Yet despite their various and differing temperaments ALL of them learn, grow and are nurtured in our school. Similarly, in my traditional school classrooms children of all types learned and grew, whether they were introverted or extroverted. Learning and growing isn't dependent upon extroversion or introversion... extroverts aren't better equipped to enter the world than introverts are, nor do they have special or particular needs for socialization that introverts don't. Many false assumptions or myths are made about the two personality types and a more full understanding will help us best educate our kids.

Understanding Personality Types

It is important to understand there is no exactly "extroverted" or "introverted" person. This is even more true in children, who are growing and developing and changing. Most people are nearer the middle than the extremes and often people will revert to one side or the other given the circumstances they find themselves in or in times of trauma or stress swing far to an opposite tendency.

It is also important to remember that extro/introversion is about how people feel most energized and the forum in how they are best able to process thought and produce creativity. This makes extro/introversion an essential aspect or consideration in education method and environment. Does a person feel most mentally stimulated with others around them, with thoughts and information being talked about, exchanged and dealt with collaboratively?  Or do they feel most stimulated while in solitude, with quiet and room for their minds to process and deal with information more analytically, free from outside influences?

This is why extro/introversion is such an important aspect of the dynamics of our education method!

That said, personality types need each other... introverts NEED to be pushed to come out of the solitude of their thoughts to share collaboratively for the bettering of themselves and others. Similarly, extroverts need to be encouraged that there is value to reviewing what they learn in group settings to process the information on their own in the peace of their mind to weed out and discard the unworthy or faulty ideas of others.

Lastly, I think we need to understand our current traditional school (and work) environments overly value and place undue emphasis on an extroverted style of collaborative learning and personality type, while ignoring the needs and value of a more introverted style of learning and dealing with information. This is one thing I have had to "unlearn" as a former traditional school teacher. While this greatly varies in how it is emphasized from teacher to teacher and classroom to classroom it is worth noting to help our more introverted students feel valued and that their natural tendencies are valuable, worthy and a productive way of processing information and functioning in the world around them.



It is unfortunate to overly value either mode because when we focus mainly on one style and seldom on the other we fail to glean the value and refined thought that typically comes from a more introverted style of dealing with information. Both styles of learners suffer because one isn't forced to grow in their weaknesses and the other isn't allowed to learn in the forum that comes most natural to them!

Making the Home School a Benefit to All

We can't change the nature of traditional schools but we can make our school at home a more well-rounded place for all learners... and this is how I am attempting to do it!

1. Recognize your child's true bent...
Sometimes this is hard, because some learners are very outgoing, but still learn best in a quiet manner, with solitude and in an analytical way. This is especially true of children who are more moderate or in the middle of the extro/introversion scope. One way I see what my children are most comfortable with is by what they do in their free time or play. Another idea is to give them a task and give them a choice, "Would you rather do this with a partner and work together or would you rather go to a quiet place and do it yourself?" You might see something surprising with the choices they make! Then take time together to evaluate which was more effective for them at completing the task. Take notes and seek out learning who they are and how they function best.

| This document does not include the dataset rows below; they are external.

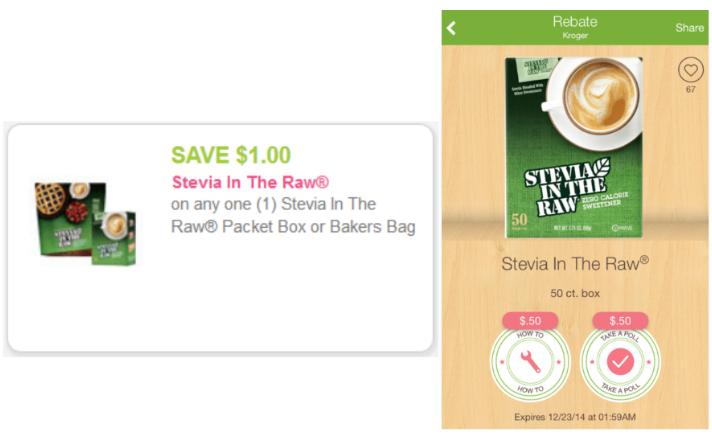 stevia coupons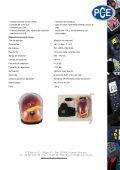 """Medidor de color """"colorStriker"""" - PCE Ibérica - Page 2"""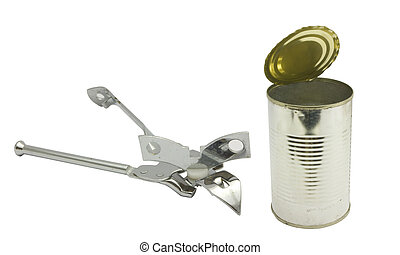 can opener and tin can - a can opener and a opened tin can,...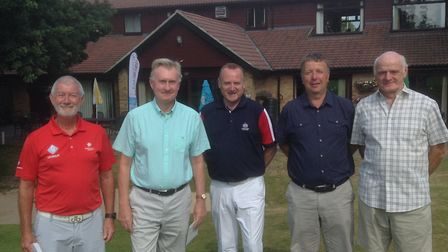 Pictured are the winning team of the Seniors Am-Am competition Graham Vandervord, Paul Sandfield, To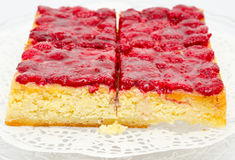 Raspberry cheese cake Royalty Free Stock Photos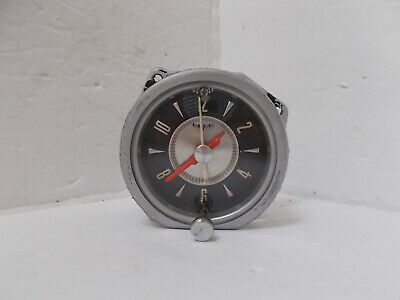 1957 Ford Thunderbird Clock. 1956 Mainline Customline Fairlane. Serviced. Works.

2. Recognize how your child needs to be challenged...
If your child always learns best with noise, collaboration and with lots of commotion around help them also develop the other side of their brain. In our school at home we endeavor to make "whole people"... who will have to function in both environments with equal success and effectiveness. One day they may have a very introverted college roommate who needs silence to study. Allow them their collaboration, but encourage the discipline of solitude to review and organize the things they have learned... and then come back to you to discuss or present their further discoveries during their time of focus.


3. Make your school a balanced school environment...
If you have more than one child you have the opportunity to learn collaboratively at least part of your day. Build in times of corporate learning, presentations, brain storming, idea swapping, information sharing and teamwork. Have one child tell the other what they learned that day, have them group learn or teach each other or younger siblings. On the other side enforce times of quiet, learning in solitude, silent reading, journaling or free-writing. Give adequate time for the benefits of both modes to be discovered by your learners. Value both equally and don't glorify one above the other.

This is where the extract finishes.